Dalam website resmi JIL yaitu www.islamlib.com menyebutkan bahwa kelahiran
JIL dilatari karena, banyaknya gerakan Islam yang bersifat Militan dan Islam
Fundamentalis. Dan kelahiran JIL disini bermaksud untuk menghambat dari adanya
gerakan Islam Militan maupun Islam Fundamentalis.
D. Dampak Liberalisasi Agama Islam
Liberalisasi pemikiran Islam melalui program westernisasi dan globalisasi dalam
beberapa program diatas, memberikan dampak yang sangat besar terhadap kehidupan
sosial ummat Islam. Dalam bukunya Islam versus the West, Maryam Jameela, seorang
keturunan Yahudi Amerika yang sebelum memeluk Islam bernama Margareth Marcus,
memaparkan bahwa antara Islam dan Barat terdapat perbedaan yang fundamental.
Sehingga, menurutnya, tindakan imitatif atau penjiplakan terhadap pandangan hidup
Barat yang berbasiskan materialisme, pragmatisme, dan filsafat sekuler, akan berujung
pada pemusnahan Islam.
Dalam bidang syari'ah, liberalisasi Islam akan berdampak pada relativitas hukum-
hukum syari'at yang telah pasti dan absolute. Bagi mereka hukum-hukum Islam tersebut
perlu untuk ditinjau kembali dan disesuaikan dengan konteks perkembangan zaman.
Karena zaman sekarang dunia dikuasai oleh pradaban Barat yang berpahamkan paham-
paham sekuler dan liberal, maka secara otomatis Islam harus mengikuti nilai-nilai liberal
tersebut, meskipun nilai-nilai tersebut tidak sesuai dengan pandangan agama. Akhirnya
kebenaran mendasar dari agama dipandang hanya sebagai teori-teori, atau dibuangnya
sebagai ilusi yang sia-sia. Nilai absolut ditolak dan nilai relatif diafirmasi; tidak ada yang
pasti, kecuali kepastian bahwa tidak ada yang pasti.

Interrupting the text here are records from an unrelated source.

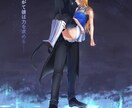 カラーイラスト制作します 可愛い女子からカッコいい男子まで描きます イメージ2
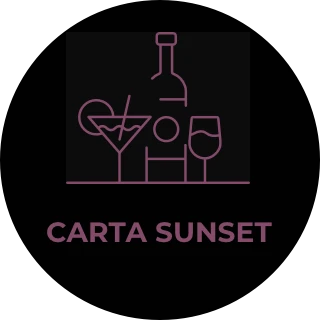 SUNSET TIME SESSION <br>+ LIVE MUSIC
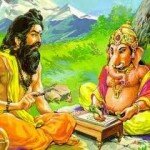 Happy Guru Purnima Day, Also Known as Teacher’s Day – July 2012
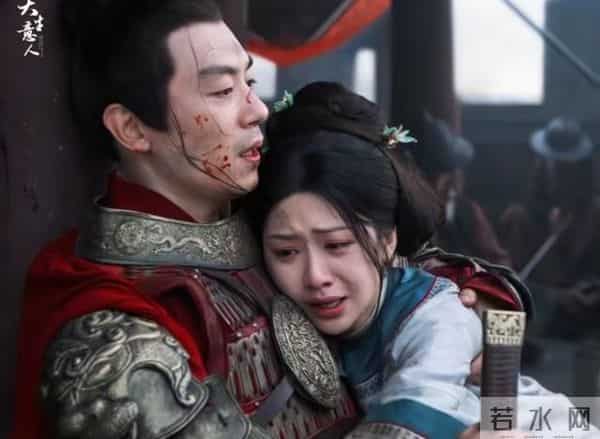 《大生意人》大结局:原来,这才是古平原爱上常玉儿的真相!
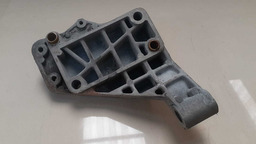 SUPORTE INFERIOR BLOCO MOTOR FIAT DUCATO 2.3 2011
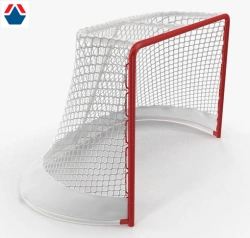 Professional Hockey Goals for Indoor and Outdoor Use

Relativitas nilai inilah yang kemudian banyak memberikan dampak negatif bagi
kehidupan sosial masyarakat. Baik bagi seluruh masyarakat dunia umumnya, maupun
umat Islam secara khusus. Agama Kristen dan yahudi yang berada di Barat secara
otomatis telah lebih dahulu diliberalkan, sehingga mengakibatkan pemisahan agama dari
publik, dan tambah menjauhkan penganutnya dari agama. Agama akhirnya
dimarginalkan dan menjadi masalah privat. Kini wacana liberalisasi pemikiran tersebut
ingin digulingkan kepada agama Islam.
Dari dampak diatas maka dalam ranah politik pun akan memberi dampak. Bahwa
agama yang dipisah dari politik, maka tidak ada acuan khusus untuk membentuk
perpolitikan ke arah yang baik. Sehingga politik akan bebas. Banyaknya kecurangan
dalam politik, menyelesaikan permasalahan dengan seenaknya, hukum-hukum yang tidak
seimbang, tidak meratanya ekonomi negara, dan banyak kekurangan-kekurangan lainnya.